Text provided:
Currently I'm on W10 version 1709 (judging by the OP I'm guessing I shouldn't upgrade)
I'm incredibly confused on how Windows 10's licensing works, since I haven't built a new PC since before it. If I build an entirely new PC, can I log into my Microsoft account during installation and have the license transfer over? That's how some of the material I've read makes it sound, but I'm having a difficult time understanding the specifics. I'd really rather not pay the $90 for a new copy of Windows if possible at all.
Yeah I'd like to know that too since I'll be upgrading soon as well. I heard that booting up from an existing installation on your old drive also works, but would the OS even start without all the drivers if literally everything was different?
Windows 10 will, 7 likely won't, no idea about 8 but it's garbage so you're better off upgrading.
since 1803 i have an annoying bug where sometimes my pc doesnt sleep properly, the pc stays running but the monitor wont come back on. i only find people talking about a edge sleep bug
Updated to 1803, didn't fix my store download stalling bug. At least the progress bar works now!
https://files.facepunch.com/forum/upload/237778/a49b724e-6d35-4051-9f49-8733848ef62a/image.png
Being unable to make working progress bars isn't just limited to the store. Haven't had a single update in the Visual Studio updater not download past 100%.
It was more of a joke at how I went through updating my OS only for a tiny change to occur rather than fixing the downloading entirely
I did a bit more reading, I made a mistake - I was searching 'windows store' rather than 'microsoft store' so I got a few more hits, problem is a bit more common than I thought. People are saying to leave the download going overnight or installing on the C: drive, I'll try the latter
How does one update to 1803? Windows update says I'm up to date despite being on version 1709.
you wait more
1803 is slow rollout
You can use the Windows upgrade assistant. Download Windows 10
Here's how my brother got a free windows liscence. It probably won't do the same thing but it might work something out
I put my boot hard drive into his PC to play my video games. Windows eventually noticed that the machine was invalid and needed to update the licence.
I called Microsoft (at 9pm), and the system accepted a liscence transfer. The joke is it wasn't invalidated on my normal hardware (we used 90% the same back then hardware perhaps)

Data listing:
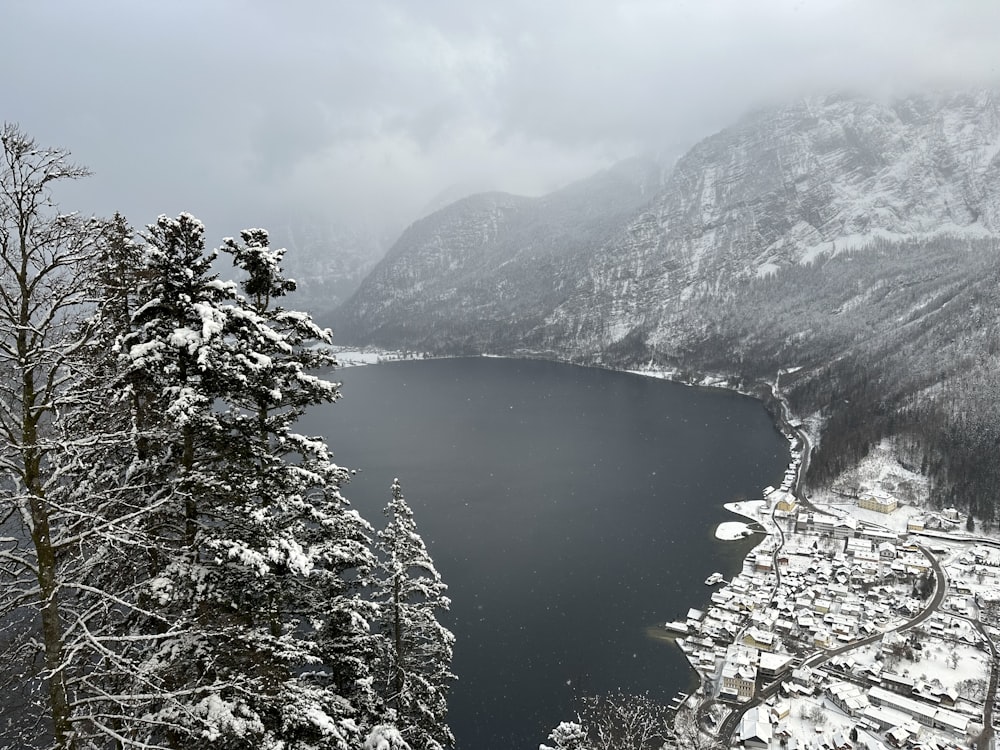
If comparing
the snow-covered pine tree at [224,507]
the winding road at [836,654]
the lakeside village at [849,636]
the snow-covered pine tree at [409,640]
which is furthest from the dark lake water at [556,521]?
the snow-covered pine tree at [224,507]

--

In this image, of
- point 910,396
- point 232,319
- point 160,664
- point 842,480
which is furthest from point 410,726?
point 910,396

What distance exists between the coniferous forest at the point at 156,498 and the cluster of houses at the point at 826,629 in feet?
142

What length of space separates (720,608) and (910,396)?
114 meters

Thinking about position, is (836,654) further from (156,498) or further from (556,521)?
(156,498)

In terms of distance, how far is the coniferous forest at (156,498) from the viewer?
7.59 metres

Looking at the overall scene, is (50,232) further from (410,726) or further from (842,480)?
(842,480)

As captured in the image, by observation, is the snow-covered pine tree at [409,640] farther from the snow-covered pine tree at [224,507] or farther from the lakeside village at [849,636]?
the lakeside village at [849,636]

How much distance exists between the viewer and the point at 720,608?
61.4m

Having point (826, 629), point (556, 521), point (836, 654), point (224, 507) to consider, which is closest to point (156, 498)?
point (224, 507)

Task prompt:
Answer from the Windows 10 thread:
1. How much does one poster want to avoid paying for a new copy of Windows?
2. What search term did a poster use by mistake in place of 'microsoft store'?
3. What tool does one reply suggest for updating to 1803?
The listing comes from a different source.

Response for this exercise:
1. $90
2. 'windows store'
3. The Windows upgrade assistant